Goal of the exercise: Exactly reproduce the lines from the one containing "Is the blurred green panel at (814,7)" through the last line of the data, both ends included, leaving out pictures.

-- Start of Record list --

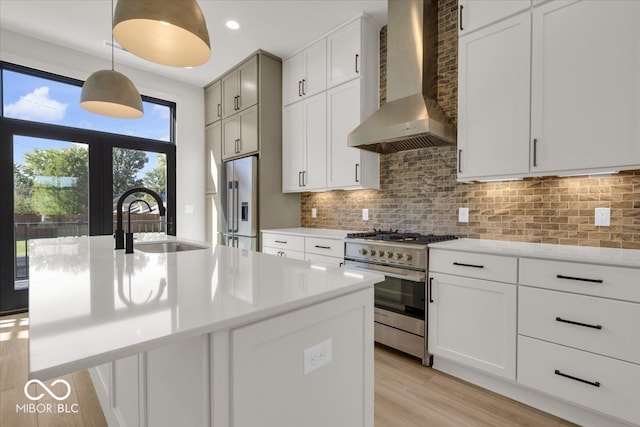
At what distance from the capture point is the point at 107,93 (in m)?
2.21

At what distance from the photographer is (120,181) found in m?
4.14

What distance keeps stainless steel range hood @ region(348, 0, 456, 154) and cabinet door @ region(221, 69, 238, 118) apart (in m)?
2.24

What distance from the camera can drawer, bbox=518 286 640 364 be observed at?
155cm

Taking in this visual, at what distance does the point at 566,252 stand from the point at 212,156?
4422mm

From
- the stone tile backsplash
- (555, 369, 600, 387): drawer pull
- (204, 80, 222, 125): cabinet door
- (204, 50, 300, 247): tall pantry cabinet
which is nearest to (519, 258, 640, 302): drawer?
(555, 369, 600, 387): drawer pull

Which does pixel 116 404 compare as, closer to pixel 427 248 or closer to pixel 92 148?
pixel 427 248

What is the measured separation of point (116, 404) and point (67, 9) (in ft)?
11.7

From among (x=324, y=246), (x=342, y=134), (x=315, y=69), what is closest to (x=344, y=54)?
(x=315, y=69)

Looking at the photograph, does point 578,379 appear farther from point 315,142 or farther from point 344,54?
point 344,54

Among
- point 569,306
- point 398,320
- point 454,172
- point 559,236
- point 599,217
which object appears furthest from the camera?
point 454,172

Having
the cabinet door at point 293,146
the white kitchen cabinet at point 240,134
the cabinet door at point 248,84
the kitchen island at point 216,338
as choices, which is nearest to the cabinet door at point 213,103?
the white kitchen cabinet at point 240,134

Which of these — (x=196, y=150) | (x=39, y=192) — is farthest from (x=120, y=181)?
(x=196, y=150)

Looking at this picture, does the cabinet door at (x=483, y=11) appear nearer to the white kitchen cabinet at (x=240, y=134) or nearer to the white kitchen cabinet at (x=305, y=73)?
the white kitchen cabinet at (x=305, y=73)

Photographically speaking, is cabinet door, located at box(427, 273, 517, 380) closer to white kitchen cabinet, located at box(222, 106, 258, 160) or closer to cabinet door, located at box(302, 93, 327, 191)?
cabinet door, located at box(302, 93, 327, 191)
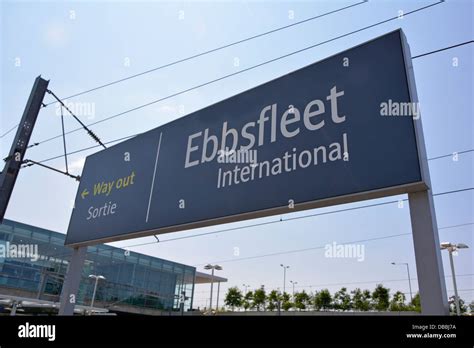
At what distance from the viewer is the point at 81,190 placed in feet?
26.4

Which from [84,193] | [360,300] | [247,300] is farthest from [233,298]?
[84,193]

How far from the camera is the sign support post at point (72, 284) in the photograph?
6957mm

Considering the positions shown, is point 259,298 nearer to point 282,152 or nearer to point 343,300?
point 343,300

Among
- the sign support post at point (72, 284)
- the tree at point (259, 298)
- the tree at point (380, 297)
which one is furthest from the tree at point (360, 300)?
the sign support post at point (72, 284)

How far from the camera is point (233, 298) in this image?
192 ft

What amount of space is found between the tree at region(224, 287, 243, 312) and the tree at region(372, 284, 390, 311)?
766 inches

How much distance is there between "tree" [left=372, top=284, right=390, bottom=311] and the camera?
164 ft

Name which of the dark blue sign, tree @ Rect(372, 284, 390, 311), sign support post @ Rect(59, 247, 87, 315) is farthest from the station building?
tree @ Rect(372, 284, 390, 311)

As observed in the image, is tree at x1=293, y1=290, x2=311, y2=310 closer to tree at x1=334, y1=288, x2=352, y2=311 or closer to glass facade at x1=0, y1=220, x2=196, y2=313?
tree at x1=334, y1=288, x2=352, y2=311

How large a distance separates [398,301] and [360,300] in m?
4.93
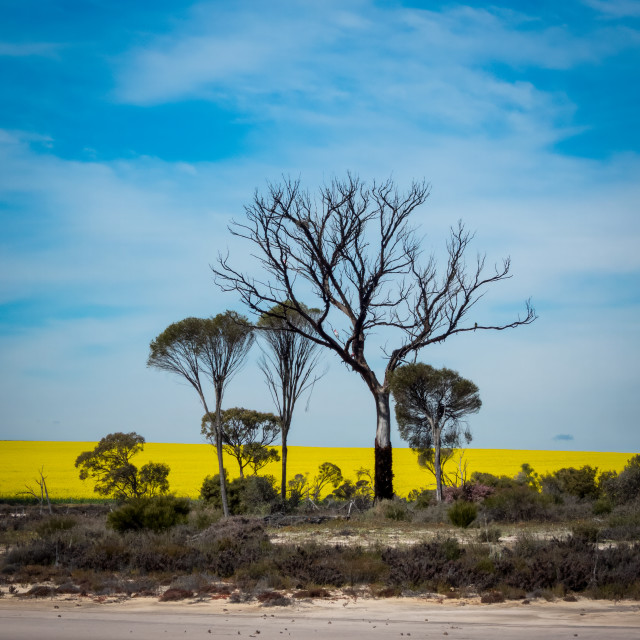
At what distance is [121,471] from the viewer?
3481 cm

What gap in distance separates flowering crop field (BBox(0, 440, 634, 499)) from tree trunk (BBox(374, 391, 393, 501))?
1558 centimetres

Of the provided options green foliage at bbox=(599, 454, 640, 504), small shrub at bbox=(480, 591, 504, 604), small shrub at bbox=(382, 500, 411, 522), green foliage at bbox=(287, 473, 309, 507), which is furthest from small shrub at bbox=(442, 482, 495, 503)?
small shrub at bbox=(480, 591, 504, 604)

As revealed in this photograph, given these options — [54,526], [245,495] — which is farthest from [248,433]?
[54,526]

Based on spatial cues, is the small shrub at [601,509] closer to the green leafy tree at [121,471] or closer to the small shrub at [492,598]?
the small shrub at [492,598]

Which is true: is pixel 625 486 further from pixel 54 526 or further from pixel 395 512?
pixel 54 526

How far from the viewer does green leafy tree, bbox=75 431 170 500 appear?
3472cm

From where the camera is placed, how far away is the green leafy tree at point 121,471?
34.7 metres

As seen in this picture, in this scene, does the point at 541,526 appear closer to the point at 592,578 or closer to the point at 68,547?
the point at 592,578

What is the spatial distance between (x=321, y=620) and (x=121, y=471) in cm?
2718

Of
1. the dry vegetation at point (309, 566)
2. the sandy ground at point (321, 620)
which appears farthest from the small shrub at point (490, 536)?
the sandy ground at point (321, 620)

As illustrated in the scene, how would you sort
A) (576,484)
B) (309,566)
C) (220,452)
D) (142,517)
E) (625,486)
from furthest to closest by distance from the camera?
(576,484) < (220,452) < (625,486) < (142,517) < (309,566)

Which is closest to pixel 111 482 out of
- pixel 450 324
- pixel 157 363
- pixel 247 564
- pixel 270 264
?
pixel 157 363

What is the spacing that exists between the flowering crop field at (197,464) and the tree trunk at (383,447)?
51.1 feet

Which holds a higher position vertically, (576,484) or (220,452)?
(220,452)
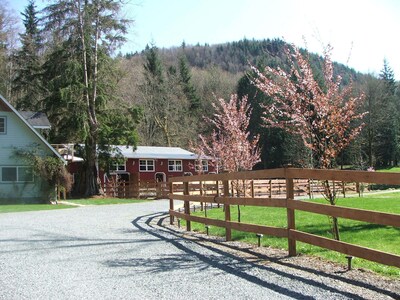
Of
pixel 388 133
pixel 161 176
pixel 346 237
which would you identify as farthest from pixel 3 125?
pixel 388 133

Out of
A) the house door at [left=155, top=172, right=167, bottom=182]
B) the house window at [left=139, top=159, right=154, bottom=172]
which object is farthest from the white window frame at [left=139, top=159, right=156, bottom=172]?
the house door at [left=155, top=172, right=167, bottom=182]

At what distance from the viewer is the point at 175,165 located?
154 ft

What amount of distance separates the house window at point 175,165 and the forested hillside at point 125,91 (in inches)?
190

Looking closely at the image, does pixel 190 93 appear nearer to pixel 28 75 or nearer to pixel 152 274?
pixel 28 75

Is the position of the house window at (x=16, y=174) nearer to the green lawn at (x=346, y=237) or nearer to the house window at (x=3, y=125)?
the house window at (x=3, y=125)

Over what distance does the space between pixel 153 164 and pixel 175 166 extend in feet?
8.11

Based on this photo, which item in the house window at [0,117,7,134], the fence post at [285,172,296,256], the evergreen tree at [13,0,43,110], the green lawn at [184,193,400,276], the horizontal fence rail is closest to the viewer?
the horizontal fence rail

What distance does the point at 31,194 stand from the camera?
2998cm

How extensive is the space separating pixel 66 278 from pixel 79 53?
3137 cm

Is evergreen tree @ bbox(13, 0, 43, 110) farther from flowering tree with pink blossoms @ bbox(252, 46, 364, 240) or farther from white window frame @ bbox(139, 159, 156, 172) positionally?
flowering tree with pink blossoms @ bbox(252, 46, 364, 240)

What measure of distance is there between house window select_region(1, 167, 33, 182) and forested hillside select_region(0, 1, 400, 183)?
17.7 feet

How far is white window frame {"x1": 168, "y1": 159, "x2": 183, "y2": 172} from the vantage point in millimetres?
46594

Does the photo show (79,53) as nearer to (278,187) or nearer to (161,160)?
(161,160)

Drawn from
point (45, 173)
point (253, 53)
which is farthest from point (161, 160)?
point (253, 53)
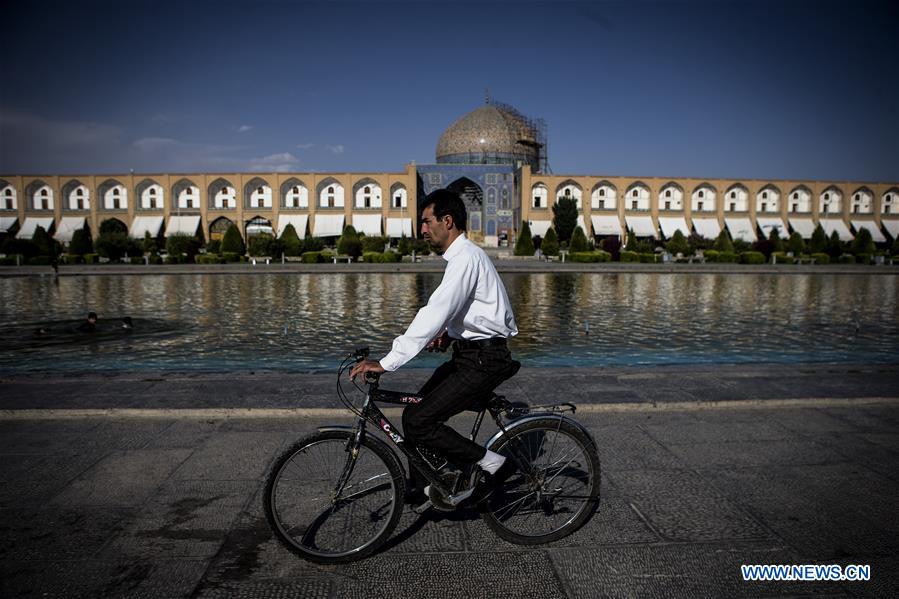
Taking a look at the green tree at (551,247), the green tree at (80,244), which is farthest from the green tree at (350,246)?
the green tree at (80,244)

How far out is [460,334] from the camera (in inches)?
106

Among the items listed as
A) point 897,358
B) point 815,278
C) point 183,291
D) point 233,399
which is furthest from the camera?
point 815,278

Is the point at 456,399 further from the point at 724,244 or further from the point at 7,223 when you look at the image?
the point at 7,223

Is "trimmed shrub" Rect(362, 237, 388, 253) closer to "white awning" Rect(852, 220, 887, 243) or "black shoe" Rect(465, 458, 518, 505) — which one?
"black shoe" Rect(465, 458, 518, 505)

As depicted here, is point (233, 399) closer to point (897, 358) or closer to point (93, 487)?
point (93, 487)

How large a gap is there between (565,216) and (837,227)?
25147 mm

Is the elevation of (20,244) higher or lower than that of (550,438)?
higher

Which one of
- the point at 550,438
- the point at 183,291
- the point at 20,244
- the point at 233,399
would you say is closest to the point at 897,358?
the point at 550,438

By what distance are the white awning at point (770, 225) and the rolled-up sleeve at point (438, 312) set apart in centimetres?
5602

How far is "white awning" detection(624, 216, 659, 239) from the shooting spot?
5028 centimetres

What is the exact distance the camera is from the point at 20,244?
1230 inches

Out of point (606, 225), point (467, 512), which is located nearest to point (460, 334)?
point (467, 512)

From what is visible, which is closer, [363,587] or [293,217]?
[363,587]

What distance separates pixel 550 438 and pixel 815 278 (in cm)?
2511
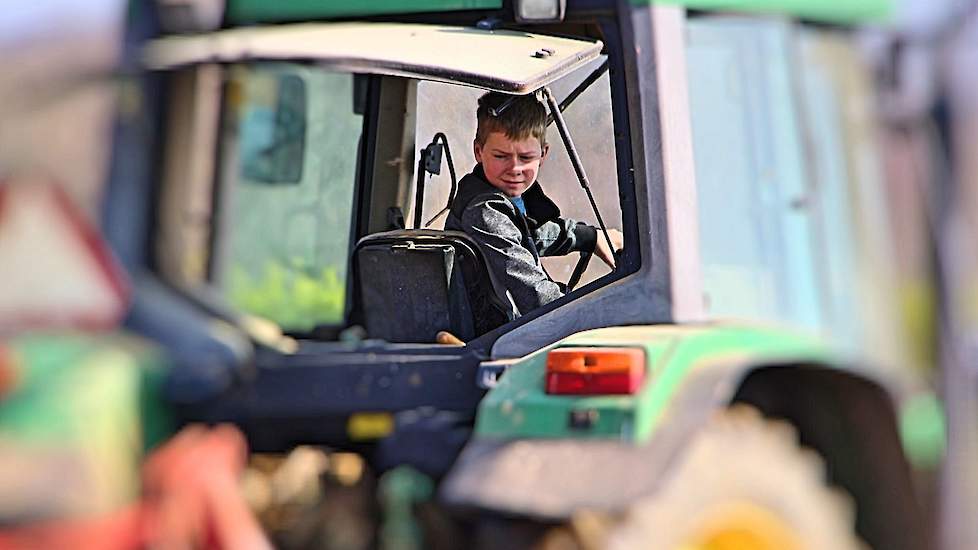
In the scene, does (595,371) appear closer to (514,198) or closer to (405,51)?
(405,51)

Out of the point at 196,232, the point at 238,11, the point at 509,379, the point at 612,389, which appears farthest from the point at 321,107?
the point at 612,389

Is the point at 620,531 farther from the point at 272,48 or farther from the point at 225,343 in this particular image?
the point at 272,48

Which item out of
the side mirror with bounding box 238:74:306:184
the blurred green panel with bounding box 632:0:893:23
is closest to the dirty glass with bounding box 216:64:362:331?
the side mirror with bounding box 238:74:306:184

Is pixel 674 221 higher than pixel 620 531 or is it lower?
higher

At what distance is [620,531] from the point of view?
2061 mm

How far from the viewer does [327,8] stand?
288 centimetres

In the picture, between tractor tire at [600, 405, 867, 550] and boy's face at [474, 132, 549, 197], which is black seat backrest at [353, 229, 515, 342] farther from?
tractor tire at [600, 405, 867, 550]

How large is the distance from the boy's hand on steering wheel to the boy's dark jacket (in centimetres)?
2

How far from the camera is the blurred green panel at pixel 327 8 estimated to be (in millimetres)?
2775

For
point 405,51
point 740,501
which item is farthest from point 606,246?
point 740,501

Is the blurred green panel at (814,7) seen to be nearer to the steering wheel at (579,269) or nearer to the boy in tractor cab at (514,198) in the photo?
the boy in tractor cab at (514,198)

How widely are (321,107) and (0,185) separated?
1271 millimetres

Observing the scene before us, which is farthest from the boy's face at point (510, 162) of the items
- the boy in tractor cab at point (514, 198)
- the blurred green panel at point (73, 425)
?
the blurred green panel at point (73, 425)

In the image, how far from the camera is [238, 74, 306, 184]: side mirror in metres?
2.51
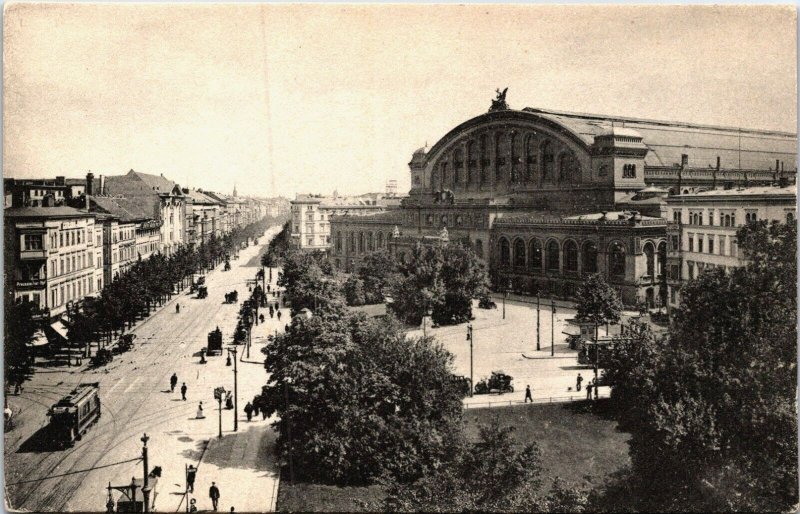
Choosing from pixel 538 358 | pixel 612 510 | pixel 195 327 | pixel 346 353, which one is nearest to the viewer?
pixel 612 510

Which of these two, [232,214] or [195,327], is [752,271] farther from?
[232,214]

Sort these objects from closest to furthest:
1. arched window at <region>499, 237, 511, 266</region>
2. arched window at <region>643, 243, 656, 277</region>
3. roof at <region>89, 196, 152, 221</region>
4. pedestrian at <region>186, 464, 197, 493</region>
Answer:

-- End of Record list --

Task output:
Is the blurred green panel at (814,7) seen to be nearer to the steering wheel at (579,269) or nearer to the boy in tractor cab at (514,198) in the photo?
the boy in tractor cab at (514,198)

How widely are (321,107) and (0,185) separated?
1271 millimetres

Observing the scene before us, which is farthest from the boy's face at point (510, 162) of the items
- the boy in tractor cab at point (514, 198)
- the blurred green panel at point (73, 425)
?
the blurred green panel at point (73, 425)

In the image, how far from the camera is [238, 74, 306, 184]: side mirror in metres?
2.51
Choosing from pixel 538 358 | pixel 612 510 | pixel 195 327 | pixel 346 353, which one is nearest to the viewer?
pixel 612 510

Which of these two, [232,214] or [195,327], is [752,271] farther from?
[232,214]

Sort these objects from closest to furthest:
1. arched window at <region>499, 237, 511, 266</region>
2. arched window at <region>643, 243, 656, 277</region>
3. roof at <region>89, 196, 152, 221</region>
4. pedestrian at <region>186, 464, 197, 493</region>
Answer:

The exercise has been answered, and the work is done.